Someone conservative might have said she was overtraining, but when we weighed her and calculated her lean body mass, we saw that she hadn’t lost ANY muscle – only fat. Her results were simply exceptional!
She was ecstatic, and needless to say, her success bred more success and she kept after it like a hungry tiger for the full twelve weeks.
On week twelve, day seven, she showed up in my office for her final weigh-in and body fat measurement. She was wearing a pair of formerly tight blue jeans and they were FALLING OFF HER! “Look, look, look,” she repeated giddily as she tugged at her waistband, which was now several inches too large.
As I took her body fat, I have to say, I was impressed. She hadn’t just lost a little fat, she was “RIPPED!”
During week twelve she dropped from 18% to 17% body fat, for a grand total of 10% body fat lost. She surpassed her goal of 19% by two percent. I was now even more impressed, because I had only seen a handful of people lose that much body fat in three months.
You should have seen her! She started hopping up and down for joy like she was on a pogo stick! She was beaming… grinning from ear to ear! She practically knocked me over as she jumped up and gave me a hug – “Thank you, thank you, thank you!”
“Don’t thank me,” I said, “You did it, I just measured your body fat.”
She thanked me again anyway and then said she had to go have her “after” pictures taken.
Then something very, very strange happened. She stopped coming to the gym.
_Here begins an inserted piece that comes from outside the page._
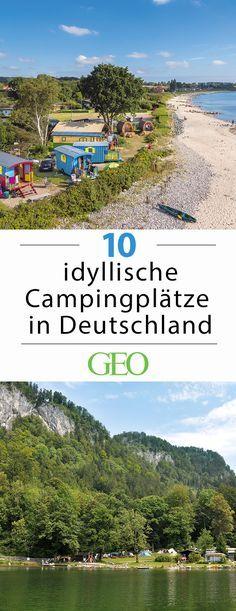 """Die schönsten Campingplätze in Deutschland. Alte Räuberverstecke in verfallenen Burgen, unberührte Natur an der ehemaligen innerdeutschen Grenze, Zelten direkt am Strand, """"Glamping"""" im Bauwagen: Der Reiseführer """"Camping-Glück"""" stellt abwechslungsreiche Zeltplätzen in Deutschland vor, an denen man sofort die Heringe in den Boden hauen möchte. Das sind unsere zehn Lieblinge"""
Her "disappearance" was so abrupt, I was worried and I called her. She never picked up, so I just left messages. No return phone call.
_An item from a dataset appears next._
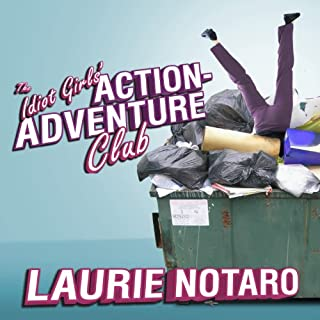 The Idiot Girls' Action-Adventure Club audiobook cover art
It was about four months later when I finally saw Linda again. The giddy smile was gone, replaced with a sullen face, a droopy posture and a big sigh when I said hello and asked where she’d been.
“I stopped working out after the contest... and I didn’t even win.”
“You looked like a winner to me, no matter what place you came in” I insisted, “but why did you stop, you were doing so well!”
“I don’t know, I blew my diet and then just completely lost my motivation. Now look at me, my weight is right back where I started and I don’t even want to know my body fat.”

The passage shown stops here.